We know that the ways to go from A to B in a $m×n$ rectangle is $\frac{(m+n)!}{m!n!}$.
then find ways to go from $A$ to $B$ just by using this formula.(shortest way)
My Attempt:I calculated the $4*4$ square ways there are 70 ways now we should reduce the ways that should'nt calculated.Can you help me please??
I don't think it pays to set up complicated combinatorial processes to solve this. Doing it by hand I found $N=26$ in less than a minute.
Write a $1$ next to $A$. Now successively find the numbers for the other vertices according to the following rule: The number at $x$ is the sum of the numbers at the vertex immediately to the left of $x$ (if there is such a vertex) and at the vertex immediately below $x$ (if there is such a vertex).
Four edges are missing, so we have four restrictions for the path not to use one of them, and we want to count the paths that violate no restriction. There are $\binom{4+4}4=70$ ways to violate $0$ particular restrictions. There are $\binom{3+2}2+\binom{3+2}2+\binom{3+3}3+\binom{2+1}1\binom{2+2}2=10+10+20+18=58$ ways to violate $1$ particular restriction. Of the six pairs of restrictions, two can't be violated simultaneously, and the remaining four can be violated in $\binom{1+1}1+\binom{2+1}1+\binom{2+1}1+\binom{2+1}1\binom{1+1}1=14$ ways. There's no way to use three or four of the edges in one path, so that's it, and by inclusion-exclusion there are $70-58+14=26$ paths that use none of the missing edges.
You can decompose your rectangle. I note the point with coordinates, $A=(0,0)$ and $B=(4,4)$, first coordinate is horizontal.

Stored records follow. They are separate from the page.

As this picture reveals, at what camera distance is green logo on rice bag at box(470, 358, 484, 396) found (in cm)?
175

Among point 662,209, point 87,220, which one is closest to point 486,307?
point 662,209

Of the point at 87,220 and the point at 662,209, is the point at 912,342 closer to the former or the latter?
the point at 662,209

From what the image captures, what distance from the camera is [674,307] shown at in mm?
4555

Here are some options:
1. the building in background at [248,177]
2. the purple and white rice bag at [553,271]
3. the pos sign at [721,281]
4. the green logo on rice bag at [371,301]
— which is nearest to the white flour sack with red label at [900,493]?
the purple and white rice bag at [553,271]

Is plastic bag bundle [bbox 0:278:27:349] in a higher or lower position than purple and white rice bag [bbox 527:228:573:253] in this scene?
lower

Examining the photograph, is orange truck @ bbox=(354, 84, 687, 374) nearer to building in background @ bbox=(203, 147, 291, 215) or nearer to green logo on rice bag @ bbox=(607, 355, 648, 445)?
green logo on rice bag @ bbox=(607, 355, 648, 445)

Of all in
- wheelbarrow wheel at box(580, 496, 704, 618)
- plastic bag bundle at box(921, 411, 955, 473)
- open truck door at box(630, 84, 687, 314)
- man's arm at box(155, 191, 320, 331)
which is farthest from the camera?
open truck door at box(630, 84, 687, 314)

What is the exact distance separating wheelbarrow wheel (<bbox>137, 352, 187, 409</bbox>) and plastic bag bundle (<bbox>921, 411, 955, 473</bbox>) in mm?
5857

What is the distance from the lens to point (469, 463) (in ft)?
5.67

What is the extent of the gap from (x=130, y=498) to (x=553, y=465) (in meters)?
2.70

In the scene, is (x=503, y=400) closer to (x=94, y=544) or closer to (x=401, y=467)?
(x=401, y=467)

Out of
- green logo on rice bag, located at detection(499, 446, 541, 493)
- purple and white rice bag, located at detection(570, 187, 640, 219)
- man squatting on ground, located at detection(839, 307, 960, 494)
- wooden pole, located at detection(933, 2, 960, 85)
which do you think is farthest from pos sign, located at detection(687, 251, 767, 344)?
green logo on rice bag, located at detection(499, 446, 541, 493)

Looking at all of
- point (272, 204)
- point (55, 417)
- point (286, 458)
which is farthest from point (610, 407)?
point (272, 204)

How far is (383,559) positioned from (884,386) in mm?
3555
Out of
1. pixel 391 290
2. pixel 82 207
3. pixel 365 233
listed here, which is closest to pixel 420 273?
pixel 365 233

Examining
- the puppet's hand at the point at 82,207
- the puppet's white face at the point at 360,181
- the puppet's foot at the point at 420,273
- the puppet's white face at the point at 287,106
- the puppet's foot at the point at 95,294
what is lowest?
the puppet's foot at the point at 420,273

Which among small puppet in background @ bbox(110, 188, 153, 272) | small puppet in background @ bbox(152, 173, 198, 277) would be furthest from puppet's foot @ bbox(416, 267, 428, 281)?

I note $N(x_1,..,x_n,\neg y_1, .., \neg y_m)$ the number of paths that go through all the $x_i$ but don't go through the $y_i$.
Since any shortest path going through $(2,0)$ or $(2,1)$ will go through $(3,1)$ or $(4,1)$, we have
$N=N((4,1)) + N((3,1),\neg (4,1)) + N(\neg (2,0),\neg (2,1))$
$N((4,1))=\frac{5!}{4!1!}=5$ according to your formula, since once we are in $(4,1)$, there is only one way to go to $B$
Since $(3,2)$ is the only one node after $(3,1)$ that is not $(4,1)$, and there are only two distinct path from $(3,2)$, we have
$N((3,1),\neg (3,1)) = N((3,2),\neg (2,2)) = N((3,2),(3,4))+N((3,2),(4,2))=2 \times \frac{4!}{3!1!}=8$.
Now, note that $N(\neg (2,0), \neg (2,1)) = N((1,1),\neg (2,1)) + N((0,2))$...
I'm a rather lazy guy, so I won't finish this, it is quit exhaustive.
I think, (by calculating the rest mentally) it is $N=25$, but you need to do the complete thing in order to be sure.
Rq : I think you can do a similar reasoning with edges instead of point, it may be faster.